• Sep 04, 2021 - Dec 05, 2021

    LOTTA BLOKKER - IMAGES

    Lotta Blokker has the gift of making her bronzes appear almost to breathe.
    She proved it in 2014 in her solo show The Hour of the Wolf at Museum de Fundatie. Keenly observed images of people in the indeterminate zone between waking and sleeping. For me, the absolute highlight was an image of an old lady with Alzheimer’s, whose half-focused gaze went right through me.
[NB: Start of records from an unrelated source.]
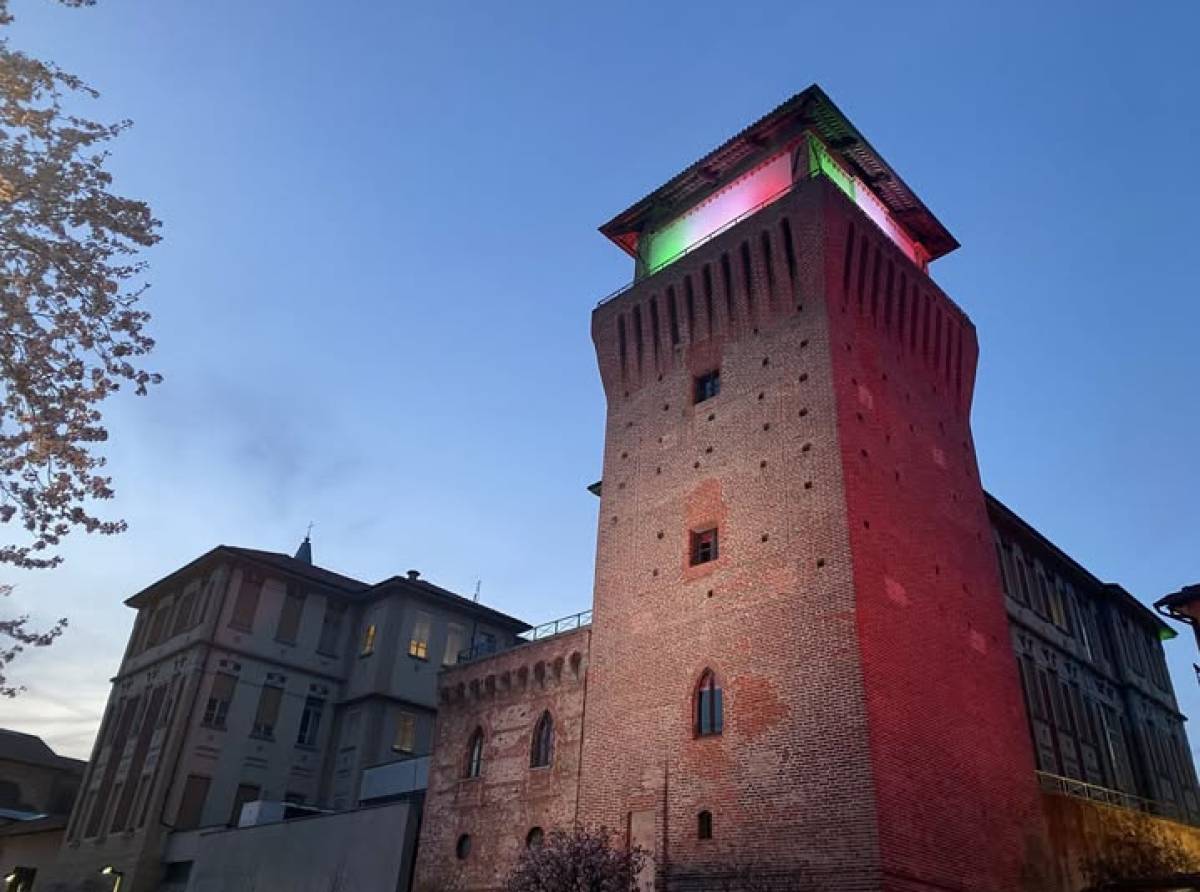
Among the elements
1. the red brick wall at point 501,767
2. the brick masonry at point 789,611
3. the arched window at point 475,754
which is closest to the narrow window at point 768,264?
the brick masonry at point 789,611

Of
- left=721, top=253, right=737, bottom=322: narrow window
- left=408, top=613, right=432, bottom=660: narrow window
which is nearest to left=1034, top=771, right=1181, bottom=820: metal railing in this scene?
left=721, top=253, right=737, bottom=322: narrow window

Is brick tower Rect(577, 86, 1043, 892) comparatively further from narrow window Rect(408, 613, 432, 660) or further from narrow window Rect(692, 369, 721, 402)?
narrow window Rect(408, 613, 432, 660)

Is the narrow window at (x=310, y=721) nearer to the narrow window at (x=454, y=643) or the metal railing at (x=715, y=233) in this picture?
the narrow window at (x=454, y=643)

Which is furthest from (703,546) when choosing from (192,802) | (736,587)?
(192,802)

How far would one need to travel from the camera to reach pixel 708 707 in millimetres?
19594

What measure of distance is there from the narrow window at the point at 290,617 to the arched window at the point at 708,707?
2367 cm

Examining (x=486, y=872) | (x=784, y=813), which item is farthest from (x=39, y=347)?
(x=486, y=872)

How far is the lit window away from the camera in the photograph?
126ft

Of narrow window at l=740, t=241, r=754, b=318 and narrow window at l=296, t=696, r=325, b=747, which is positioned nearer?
narrow window at l=740, t=241, r=754, b=318

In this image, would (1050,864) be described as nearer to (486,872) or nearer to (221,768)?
(486,872)

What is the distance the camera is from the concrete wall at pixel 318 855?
82.9ft

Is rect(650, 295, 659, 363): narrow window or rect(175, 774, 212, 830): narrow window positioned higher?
rect(650, 295, 659, 363): narrow window

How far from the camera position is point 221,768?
3428 centimetres

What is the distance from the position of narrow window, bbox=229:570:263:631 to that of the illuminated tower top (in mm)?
20799
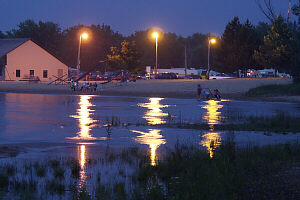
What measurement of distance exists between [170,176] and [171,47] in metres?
124

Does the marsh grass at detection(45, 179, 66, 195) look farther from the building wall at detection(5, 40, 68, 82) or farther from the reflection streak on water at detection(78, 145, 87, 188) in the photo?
the building wall at detection(5, 40, 68, 82)

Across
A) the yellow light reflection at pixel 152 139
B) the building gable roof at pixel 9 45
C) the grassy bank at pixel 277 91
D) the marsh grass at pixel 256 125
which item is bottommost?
the yellow light reflection at pixel 152 139

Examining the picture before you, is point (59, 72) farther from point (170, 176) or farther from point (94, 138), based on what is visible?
point (170, 176)

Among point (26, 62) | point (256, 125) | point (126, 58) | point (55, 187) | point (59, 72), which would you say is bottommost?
point (55, 187)

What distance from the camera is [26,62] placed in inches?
3071

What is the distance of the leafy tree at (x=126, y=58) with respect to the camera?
7419cm

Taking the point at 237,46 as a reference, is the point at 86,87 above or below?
below

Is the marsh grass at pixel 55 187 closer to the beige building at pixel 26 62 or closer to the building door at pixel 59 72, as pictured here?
the beige building at pixel 26 62

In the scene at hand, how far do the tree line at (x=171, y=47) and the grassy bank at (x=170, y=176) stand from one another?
13.3ft

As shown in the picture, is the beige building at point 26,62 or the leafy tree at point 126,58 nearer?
the leafy tree at point 126,58

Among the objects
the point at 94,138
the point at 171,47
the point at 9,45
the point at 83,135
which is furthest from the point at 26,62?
the point at 94,138

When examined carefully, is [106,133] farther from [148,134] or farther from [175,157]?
[175,157]

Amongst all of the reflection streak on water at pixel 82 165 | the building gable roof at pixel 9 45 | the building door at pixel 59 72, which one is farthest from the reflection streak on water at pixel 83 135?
the building door at pixel 59 72

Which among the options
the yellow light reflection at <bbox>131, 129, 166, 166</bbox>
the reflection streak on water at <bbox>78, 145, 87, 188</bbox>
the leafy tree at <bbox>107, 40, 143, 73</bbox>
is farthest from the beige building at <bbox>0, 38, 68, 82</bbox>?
the reflection streak on water at <bbox>78, 145, 87, 188</bbox>
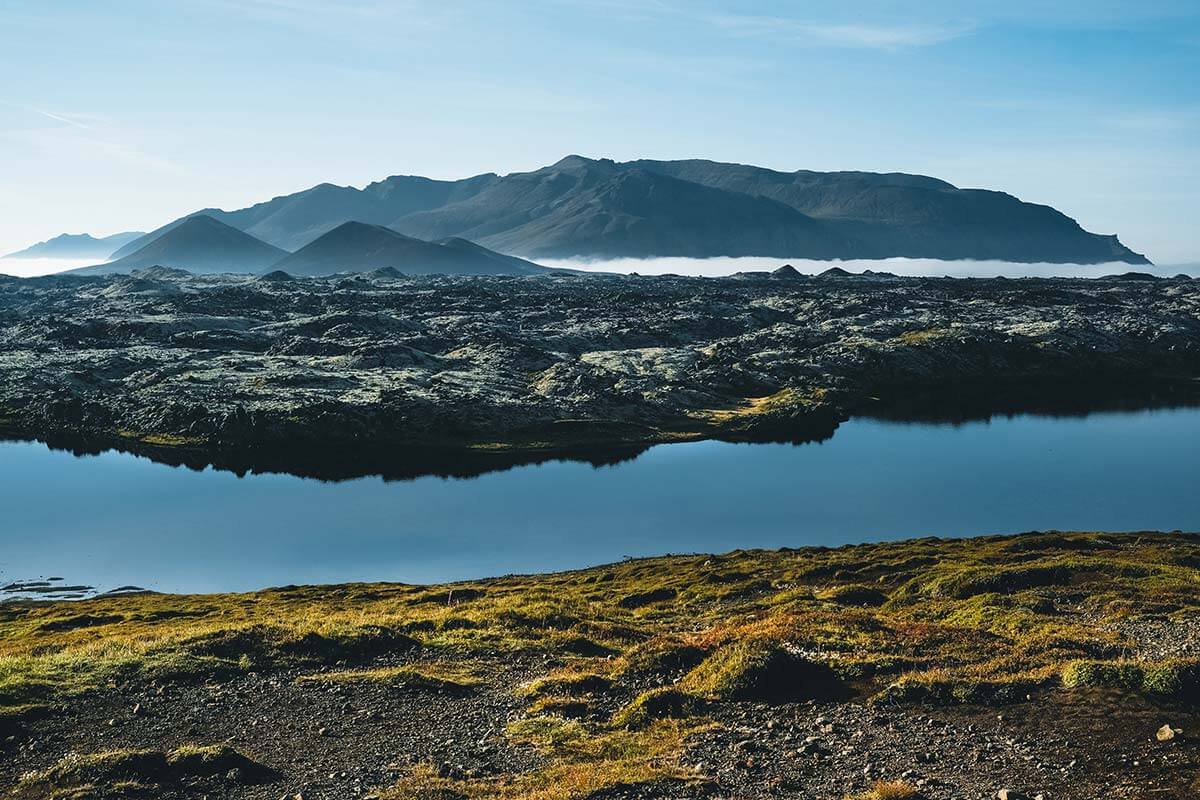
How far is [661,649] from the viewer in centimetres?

Visitors still buttonhole me about it and each of them recalls their own favourite.
    So what do you do if you can make time stand still, or maybe even turn back the clock, to avert impending disaster?
    In recent years, Lotta Blokker has devoted herself to producing images, sculptures, that are a lesson in the communication of injustice and grief. She has sought to uncover the secret of the iconic image capable of instantly changing our perception of war, disaster and injustice.
    She works in an intense and personal way, with an unremitting desire to heal, restore or negate all that is intolerable in our world.
    Lotta Blokker – SCULPTURES is an exhibition about the Holocaust, Vietnam, famine, 9/11, and refugees. It is concerned with people, victims and powerlessness, but also with the healing power of art.
     
    Ralph Keuning
    Director, Museum de Fundatie

  • Apr 05, 2019 - May 26, 2019

    The Hour of the Wolf in Recklinghausen

    During the Ruhrfestspiele Recklinghause, one of Europe's largest theater festivals, the sculptures of The Hour of the Wolf will be exhibited at the St. Peterchurch. The exhibition is a collaboration with Telefonseelsorge.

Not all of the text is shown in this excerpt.